Conquérir le marché chinois, la longue marche des entreprises françaises

Toulouse accueillera à partir de mercredi le Premier ministre chinois et sa délégation de 200 entreprises. Une occasion en or pour les chefs d'entreprises toulousains qui souhaitent faire du business en Chine, et ils sont nombreux à être attirés par le gigantesque potentiel de l'Empire du Milieu. Pourtant, en 2013, seulement 1 400 entreprises françaises occupaient 1,18 % du marché chinois. Comment s'y préparer ? Quelles erreurs ne pas commettre ? Entre patience, humilité et prudence, entrepreneurs et consultants toulousains livrent leurs conseils et expériences.
Le forum France Chine se tient à Toulouse les 1er et 2 juillet prochain. Plus de 200 entreprises chinoises seront présentes.

La Chine. 1,3 milliard d'habitants dont 70 % d'actifs. 7 % de croissance en 2015. Un marché colossal que près de 1 400 entreprises françaises arpentent, même si cette présence reste modeste à l'échelle du pays. En 2013, en effet, la part de marché de la France en Chine était de 1,18 %, selon les données chinoises.

Tout appétissant qu'il soit, le marché chinois n'est pas des plus faciles à appréhender.

Le "packaging chinois"

"Nous y sommes arrivés avec une très haute vision de la France et de nos produits, témoigne le Toulousain Serge Atia, directeur général de French Delice. Et nous nous sommes trompés dès le départ sur la marque et le packaging."

Comme en France, la société spécialisée dans la cuisine traditionnelle et les spécialités françaises misait sur son image "bio et produit en France" pour aguicher les clients chinois. "Ce sont des préoccupations françaises et pas chinoises, constate Serge Atia. En Chine, les consommateurs veulent de la sécurité alimentaire, de la traçabilité et des produits non-contrefaits. Il faut se focaliser là-dessus."

Après une année sur le terrain, l'entreprise toulousaine a remodelé sa stratégie et ses produits.

"Pour nos galettes pur beurre, par exemple, nous avons retiré du sucre et rajouté 20 % de beurre.

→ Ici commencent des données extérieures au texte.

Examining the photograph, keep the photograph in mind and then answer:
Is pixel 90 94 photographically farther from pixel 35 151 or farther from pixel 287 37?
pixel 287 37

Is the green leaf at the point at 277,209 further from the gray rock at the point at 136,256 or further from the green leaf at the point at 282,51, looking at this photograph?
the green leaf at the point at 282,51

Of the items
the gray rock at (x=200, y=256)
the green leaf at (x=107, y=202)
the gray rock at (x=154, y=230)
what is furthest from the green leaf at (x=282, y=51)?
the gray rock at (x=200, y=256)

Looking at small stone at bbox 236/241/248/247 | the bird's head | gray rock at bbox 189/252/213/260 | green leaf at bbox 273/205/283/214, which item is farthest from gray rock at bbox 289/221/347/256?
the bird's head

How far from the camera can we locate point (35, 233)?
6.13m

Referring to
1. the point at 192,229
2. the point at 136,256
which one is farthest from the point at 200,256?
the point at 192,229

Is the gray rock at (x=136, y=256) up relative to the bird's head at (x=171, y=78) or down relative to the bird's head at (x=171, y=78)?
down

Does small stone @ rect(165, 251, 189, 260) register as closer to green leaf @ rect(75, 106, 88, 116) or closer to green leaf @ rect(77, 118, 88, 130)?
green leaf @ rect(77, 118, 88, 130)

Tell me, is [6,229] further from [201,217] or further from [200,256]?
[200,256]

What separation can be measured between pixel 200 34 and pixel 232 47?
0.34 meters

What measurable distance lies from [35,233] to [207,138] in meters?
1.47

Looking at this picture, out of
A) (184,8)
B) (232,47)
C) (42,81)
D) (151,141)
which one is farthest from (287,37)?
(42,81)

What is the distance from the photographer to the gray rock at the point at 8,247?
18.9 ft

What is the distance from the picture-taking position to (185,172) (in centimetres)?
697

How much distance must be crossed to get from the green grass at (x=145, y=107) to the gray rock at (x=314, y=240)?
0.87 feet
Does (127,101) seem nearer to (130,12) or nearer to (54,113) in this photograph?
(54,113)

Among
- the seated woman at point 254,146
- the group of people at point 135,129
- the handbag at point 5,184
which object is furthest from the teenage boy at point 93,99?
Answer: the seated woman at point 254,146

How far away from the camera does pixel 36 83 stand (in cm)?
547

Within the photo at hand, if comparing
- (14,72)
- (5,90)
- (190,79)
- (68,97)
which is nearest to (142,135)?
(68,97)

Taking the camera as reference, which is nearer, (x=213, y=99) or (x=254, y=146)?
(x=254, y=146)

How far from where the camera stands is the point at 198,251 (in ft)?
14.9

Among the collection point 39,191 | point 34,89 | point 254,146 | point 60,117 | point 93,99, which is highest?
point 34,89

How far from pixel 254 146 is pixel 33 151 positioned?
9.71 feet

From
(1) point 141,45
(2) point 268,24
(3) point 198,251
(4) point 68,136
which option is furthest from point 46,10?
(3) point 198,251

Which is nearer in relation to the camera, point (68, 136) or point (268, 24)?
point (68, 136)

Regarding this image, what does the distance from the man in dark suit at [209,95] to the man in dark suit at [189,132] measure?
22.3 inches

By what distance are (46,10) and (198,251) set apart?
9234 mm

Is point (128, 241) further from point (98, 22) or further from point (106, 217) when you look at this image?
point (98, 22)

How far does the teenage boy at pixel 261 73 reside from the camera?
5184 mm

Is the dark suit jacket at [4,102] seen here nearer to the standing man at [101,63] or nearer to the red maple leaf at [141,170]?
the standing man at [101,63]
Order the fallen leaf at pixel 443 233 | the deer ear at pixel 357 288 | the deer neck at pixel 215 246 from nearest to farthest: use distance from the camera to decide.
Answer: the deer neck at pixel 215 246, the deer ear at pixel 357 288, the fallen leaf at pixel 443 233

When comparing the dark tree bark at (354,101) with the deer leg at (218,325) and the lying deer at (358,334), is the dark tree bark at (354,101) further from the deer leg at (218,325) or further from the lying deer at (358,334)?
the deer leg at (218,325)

Du vert, nous sommes passés au rouge et or, qui parlent plus aux clients là-bas", énumère Serge Atia.

En bref, French Delice s'est "customisé chinois". Son site internet est d'ailleurs accessible en mandarin. "Les entreprises qui vont en Chine en anglais se font ratatiner", remarque l'entrepreneur, qui a embauché trois collaborateurs pour être présent sur les réseaux sociaux chinois comme Baidu. "Facebook, Google, Gmail et WeTransfer sont interdits là-bas, rappelle-t-il. On se rend compte de leur utilité quand on ne les a plus."

Humilité et patience

Outre ses efforts pour s'adapter au marché chinois, l'entrepreneur se rend sur place une fois par trimestre pendant 15 jours.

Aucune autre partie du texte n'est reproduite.